We also show, only not in the past few years as the boys are getting old and LAZY. They are Collies and as I tell everyone the are a cross between a dog, (albeit a great one) and a nice piece or furniture!

I think the reason you see so many issues and problems, as was said earlier this is a site of people who care and are much more likely to help as with other brands. We had a SOB (some other brand) before and had many more problems but were on our own when it came to fixing them and having someone to listen.

You will love the TT when you make the trade and you will! Look deep into my eyes!!!!!!!
Quick get the Koolaid Judi!

Steve


----------



## NobleEagle (Jul 8, 2006)

showdogs said:


> Thank you all for the replies, I feel like family! I live in midwest Ohio, and switched from American Eskimos to Whippets ( shaved my grooming time to 00:00! I see pros and cons with both the Hobbi (terrible bed, but pass thru storage, and Kargoroo 23 KRS nice bed, no outside storage,enclosed underbelly, larger tanks,ducted heat/AC) what do you guys do with your lawn chairs, mats, and hook up tools? Hou do you keep debrie from the top of the slideout? Do any of you use your outside camp station that much? I looked at the Lakeside RV site thru Ebay, but better worry about selling my Hobbi before ending up with 2 TTs!
> 
> 
> 
> ...


Ok, first I have to say Ford makes the F150 and the Chevy Silverado is a 1500 (the equivalant) anyways, that would be just fine for the 23KRS. I put my chairs either in the bed of the truck or under the table which hold the television in place while in transit. The tools I put in the cabinets in the garage, the sewer hose goes in the bumper. Here is a mod I made for cleaning off the top of the slideout: Slideout Cleaner
Check out some of the other modifications I have done, some may come in handy for you even if you don't get an outback.
NobleEagle's Modifications​


----------



## Camping Fan (Dec 18, 2005)

Here's a link to a poll on owner's satisfaction with the Outback. You'll find another poll here. As you can see from both polls, the vast majority of Outback owners are very happy with their units.


----------



## 496silverado (Sep 28, 2006)

Hi, and Welcome!









As with anything,cars, trucks, and campers you have the good the bad and the ugly.

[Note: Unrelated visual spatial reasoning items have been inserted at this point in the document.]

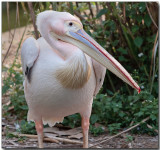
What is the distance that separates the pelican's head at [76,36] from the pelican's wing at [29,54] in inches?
6.8

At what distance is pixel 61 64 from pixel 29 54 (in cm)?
29

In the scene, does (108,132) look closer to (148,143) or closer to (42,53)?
(148,143)

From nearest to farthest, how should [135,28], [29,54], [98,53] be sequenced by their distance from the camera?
[98,53] → [29,54] → [135,28]

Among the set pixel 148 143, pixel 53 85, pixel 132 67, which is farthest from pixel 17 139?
pixel 132 67

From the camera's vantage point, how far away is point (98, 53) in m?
2.67

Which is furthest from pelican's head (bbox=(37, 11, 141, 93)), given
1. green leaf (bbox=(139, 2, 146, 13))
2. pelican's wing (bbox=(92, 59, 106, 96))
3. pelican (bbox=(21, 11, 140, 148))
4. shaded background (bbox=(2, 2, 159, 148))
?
green leaf (bbox=(139, 2, 146, 13))

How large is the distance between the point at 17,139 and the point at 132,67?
5.80 ft

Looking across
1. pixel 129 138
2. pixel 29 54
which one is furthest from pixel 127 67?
pixel 29 54

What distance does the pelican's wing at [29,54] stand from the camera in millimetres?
2775

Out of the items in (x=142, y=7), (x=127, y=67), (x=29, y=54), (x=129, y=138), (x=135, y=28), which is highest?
(x=142, y=7)

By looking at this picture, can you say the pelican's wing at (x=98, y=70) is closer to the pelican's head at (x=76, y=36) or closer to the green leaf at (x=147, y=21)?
the pelican's head at (x=76, y=36)

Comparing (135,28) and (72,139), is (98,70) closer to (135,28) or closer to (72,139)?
(72,139)

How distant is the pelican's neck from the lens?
269cm

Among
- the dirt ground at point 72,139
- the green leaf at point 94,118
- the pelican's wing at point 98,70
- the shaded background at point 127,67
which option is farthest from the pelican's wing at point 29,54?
the green leaf at point 94,118
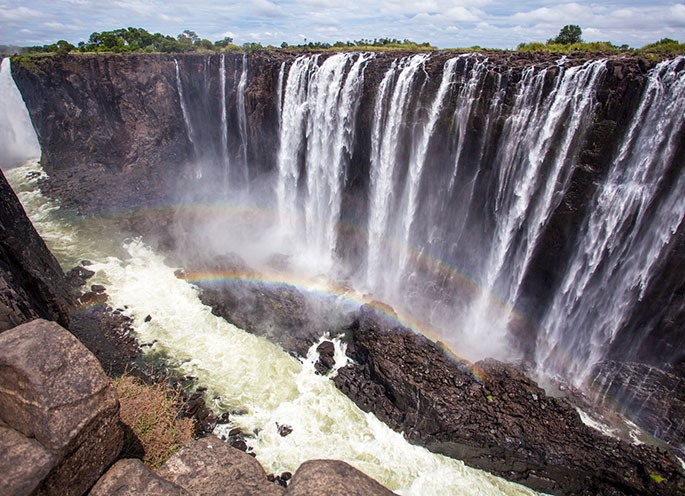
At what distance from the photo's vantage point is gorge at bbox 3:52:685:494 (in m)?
12.3

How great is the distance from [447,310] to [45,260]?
1630cm

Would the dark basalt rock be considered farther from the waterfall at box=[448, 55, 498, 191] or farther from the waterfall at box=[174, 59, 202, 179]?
the waterfall at box=[174, 59, 202, 179]

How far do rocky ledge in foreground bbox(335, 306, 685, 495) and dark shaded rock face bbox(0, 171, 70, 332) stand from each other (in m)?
9.36

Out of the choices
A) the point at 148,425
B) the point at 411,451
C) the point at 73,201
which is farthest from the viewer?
the point at 73,201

We knew nothing of the Outback before we bought it,including whether or not our vehicle would tow it.

Many Dealers will tell you "Little white lies" to get you to buy a trailer that will "Max out " your TV.

I found my truck was maxxed out soon after I left the dealer.

Then I found Outbackers.com.

Every person on this site is helpful and knowledgeable about these TTs.

I believe just about every topic has been covered at some point or another, and I can't think of a better TT to buy, because if you do have a problem they can help you fix it ,and the support here is second to none.

This site is far better (IMHO) than any dealer support you can find anywhere.

I would truly be lost without it.

There are no hidden agendas here and everyone is willing to help.

You won't find a nicer set of folks anywhere.

You can believe what they tell you.

Good luck in your Quest.









Russ


----------



## Oregon_Camper (Sep 13, 2004)

Welcome...Welcome...Welcome.

Glad you found us.









Congrats on the new Outback. You're going to LOVE it.
















I've only use our outside cook stove a few times. We tend to do most of our cooking over the campfire or a quick meal made indoors (b-fast mainly)

Don't be fooled by others telling you Outbacks have more problems then others, as they don't. We just tend to drive all of them out of the closet on this board and then find a great solution.

Good luck with the shopping and don't forget to take a copy of our PDI document with you went you go to pick up your Outback. This will help you find all those little issues that the dealer can fix on the stop, before you sign the papers.


----------



## jjmaurer (Feb 17, 2007)

Oregon_Camper said:


> Welcome...Welcome...Welcome.
> 
> Glad you found us.
> 
> ...


----------



## KARGOROOER (Mar 2, 2006)

I totally agree that anything can have problems-even new. Keystone has been very good to work with, although my local dealer has really poor service. The problems that we have with ours are mostly cosmetic or not expensive to repair if I have to do them myself. I would recommend an Kargoroo to anyone!
We have a 28KRS and love it! I bought it to haul dirt bikes, but our family uses it just as much for just camping.


----------